===== Data for processing =====
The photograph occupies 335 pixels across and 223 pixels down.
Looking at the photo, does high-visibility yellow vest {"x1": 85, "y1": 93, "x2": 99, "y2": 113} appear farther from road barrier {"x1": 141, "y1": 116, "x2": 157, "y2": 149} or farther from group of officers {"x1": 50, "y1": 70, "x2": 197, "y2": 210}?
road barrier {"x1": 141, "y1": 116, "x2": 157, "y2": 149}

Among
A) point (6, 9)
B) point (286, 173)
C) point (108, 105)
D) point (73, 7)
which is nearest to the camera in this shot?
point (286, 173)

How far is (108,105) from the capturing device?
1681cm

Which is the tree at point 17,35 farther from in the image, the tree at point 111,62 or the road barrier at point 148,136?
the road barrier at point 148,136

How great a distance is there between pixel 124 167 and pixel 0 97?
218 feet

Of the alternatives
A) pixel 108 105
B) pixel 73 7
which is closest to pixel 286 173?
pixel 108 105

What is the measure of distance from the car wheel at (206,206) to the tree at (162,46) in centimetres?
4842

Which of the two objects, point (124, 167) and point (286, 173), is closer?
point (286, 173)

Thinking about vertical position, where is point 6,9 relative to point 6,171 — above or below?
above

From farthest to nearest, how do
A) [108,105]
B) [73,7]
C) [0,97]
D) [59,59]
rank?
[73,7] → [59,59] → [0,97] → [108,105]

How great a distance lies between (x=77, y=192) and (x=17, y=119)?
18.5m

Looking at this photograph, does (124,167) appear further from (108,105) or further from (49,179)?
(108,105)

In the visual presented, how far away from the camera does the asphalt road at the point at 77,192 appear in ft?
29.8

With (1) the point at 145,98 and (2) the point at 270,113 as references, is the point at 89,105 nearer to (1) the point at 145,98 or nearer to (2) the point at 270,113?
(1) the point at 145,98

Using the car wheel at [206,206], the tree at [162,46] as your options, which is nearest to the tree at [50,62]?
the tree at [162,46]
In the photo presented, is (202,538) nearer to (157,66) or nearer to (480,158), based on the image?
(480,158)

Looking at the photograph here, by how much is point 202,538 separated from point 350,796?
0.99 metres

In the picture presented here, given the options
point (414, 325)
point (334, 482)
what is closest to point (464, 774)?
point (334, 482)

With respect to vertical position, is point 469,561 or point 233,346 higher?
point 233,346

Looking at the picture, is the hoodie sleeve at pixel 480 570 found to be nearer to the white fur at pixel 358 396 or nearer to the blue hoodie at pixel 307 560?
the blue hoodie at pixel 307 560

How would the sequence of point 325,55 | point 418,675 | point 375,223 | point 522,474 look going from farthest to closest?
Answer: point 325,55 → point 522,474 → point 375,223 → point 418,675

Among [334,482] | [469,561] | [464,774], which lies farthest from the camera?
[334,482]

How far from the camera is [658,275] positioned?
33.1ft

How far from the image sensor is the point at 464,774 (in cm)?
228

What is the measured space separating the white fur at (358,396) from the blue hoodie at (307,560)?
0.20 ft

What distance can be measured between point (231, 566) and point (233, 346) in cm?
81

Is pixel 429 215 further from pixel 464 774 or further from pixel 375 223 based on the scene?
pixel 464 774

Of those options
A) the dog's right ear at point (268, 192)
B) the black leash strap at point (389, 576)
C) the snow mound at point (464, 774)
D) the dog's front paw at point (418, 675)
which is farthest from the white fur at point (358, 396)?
=====
What to work on –
Please copy out every one of the lines above word for word, without changing anything.

Answer to the problem –
The photograph occupies 335 pixels across and 223 pixels down.
Looking at the photo, does high-visibility yellow vest {"x1": 85, "y1": 93, "x2": 99, "y2": 113} appear farther from road barrier {"x1": 141, "y1": 116, "x2": 157, "y2": 149} or farther from group of officers {"x1": 50, "y1": 70, "x2": 197, "y2": 210}?
road barrier {"x1": 141, "y1": 116, "x2": 157, "y2": 149}

Among
A) point (6, 9)
B) point (286, 173)
C) point (108, 105)
D) point (73, 7)
which is nearest to the camera in this shot?
point (286, 173)

How far is (108,105) from the capturing device?
1681cm

Which is the tree at point 17,35 farther from in the image, the tree at point 111,62 or the road barrier at point 148,136?
the road barrier at point 148,136

How great a distance is there between pixel 124 167 and pixel 0 97?
218 feet

Of the alternatives
A) pixel 108 105
B) pixel 73 7
which is closest to pixel 286 173?
pixel 108 105

What is the measure of distance from the car wheel at (206,206) to the tree at (162,46) in centimetres?
4842

Which of the two objects, point (124, 167) and point (286, 173), is closer?
point (286, 173)

Thinking about vertical position, where is point 6,9 relative to point 6,171 — above or below?
above

From farthest to nearest, how do
A) [108,105]
B) [73,7]
C) [0,97]
D) [59,59]
rank?
[73,7] → [59,59] → [0,97] → [108,105]

How great a distance lies between (x=77, y=192) and (x=17, y=119)?
18.5m

Looking at this photograph, does (124,167) appear further from (108,105) or further from (49,179)?
(108,105)

In the visual presented, how far away from the camera does the asphalt road at the point at 77,192 appear in ft?
29.8

With (1) the point at 145,98 and (2) the point at 270,113 as references, is the point at 89,105 nearer to (1) the point at 145,98 or nearer to (2) the point at 270,113?
(1) the point at 145,98

Using the car wheel at [206,206], the tree at [162,46] as your options, which is nearest to the tree at [50,62]?
the tree at [162,46]
In the photo presented, is (202,538) nearer to (157,66) or nearer to (480,158), based on the image?
(480,158)

Looking at the photograph here, by how much is point 202,538 separated from point 350,796?
0.99 metres

In the picture presented here, given the options
point (414, 325)
point (334, 482)
what is closest to point (464, 774)?
point (334, 482)

With respect to vertical position, is point 469,561 or point 233,346 higher?
point 233,346

Looking at the picture, is the hoodie sleeve at pixel 480 570 found to be nearer to the white fur at pixel 358 396 or nearer to the blue hoodie at pixel 307 560?
the blue hoodie at pixel 307 560

How would the sequence of point 325,55 | point 418,675 | point 375,223 | point 522,474 look going from farthest to closest?
Answer: point 325,55 → point 522,474 → point 375,223 → point 418,675

Among [334,482] | [469,561] | [464,774], which lies farthest from the camera?
[334,482]

How far from the camera is [658,275] positioned?
33.1ft

How far from the image sensor is the point at 464,774 (in cm)?
228

What is the measured space separating the white fur at (358,396) from the blue hoodie at (307,560)?
0.20 ft

What distance can be measured between point (231, 566) and point (233, 346) in cm?
81

Is pixel 429 215 further from pixel 464 774 or further from pixel 375 223 based on the scene?
pixel 464 774

Of those options
A) the dog's right ear at point (268, 192)
B) the black leash strap at point (389, 576)
C) the snow mound at point (464, 774)
D) the dog's front paw at point (418, 675)
which is farthest from the white fur at point (358, 396)?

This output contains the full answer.